Dealers are recommending to accumulate the stock as funds are extremely bullish on the counter.
"We are fundamentally positive on Cipla and it is among our top picks. For the medium term, we are expecting a price target of around Rs 650. We are factoring in a very strong 18 per cent CAGR in revenue growth for FY15-16 and a 25 per cent bottomline growth for FY16," said Ajay Bodke, Head-Investment Strategist & Advisory, Prabhudas Lilladher.
"The company’s ROEs are trending up. From 14 per cent, they will move to around 16 per cent in FY16 and the company is trading at around 23 times FY16 earnings. So in the pharmaceutical space, Cipla is what we would urge investors to look at in the medium term," Bodke added.

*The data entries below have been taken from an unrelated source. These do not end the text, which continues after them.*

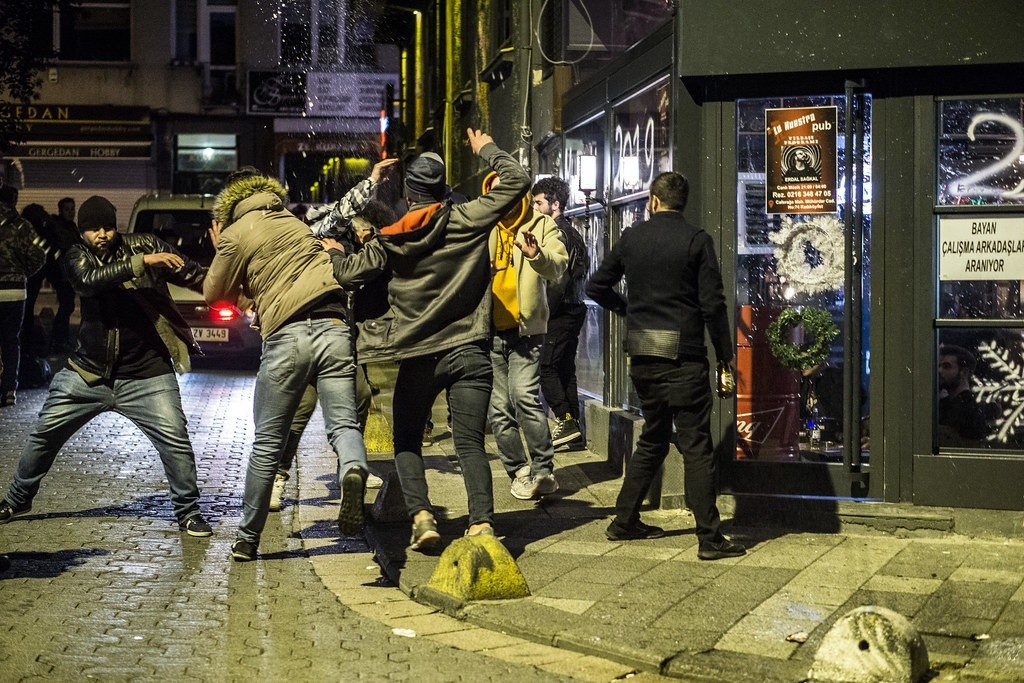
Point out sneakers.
[337,465,365,537]
[551,418,581,448]
[531,471,560,493]
[698,535,745,559]
[0,495,32,523]
[180,514,213,536]
[511,474,542,500]
[605,517,665,540]
[567,436,584,446]
[365,472,384,489]
[231,537,258,560]
[268,473,286,509]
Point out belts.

Barclays has raised its target on Cipla to Rs 584 from Rs 408 while maintaining equal-weight rating. According to the brokerage, a strategic turnaround is in progress for the company. It has raised Cipla’s FY16 EPS by 9 per cent and target multiple to 22x.
However, Nomura is not so bullish on the counter and has downgraded it to ‘reduce‘. The stock is trading at 30-45 per cent premium to peers, it says. "The stock trades at 35.7x FY15F and 26x FY16F EPS of Rs 17.65 and Rs 24.27, respectively, a 30-45 per cent premium to peers. The valuation seems expensive as we see limited upside risk to earnings in the near term," said a Nomura report.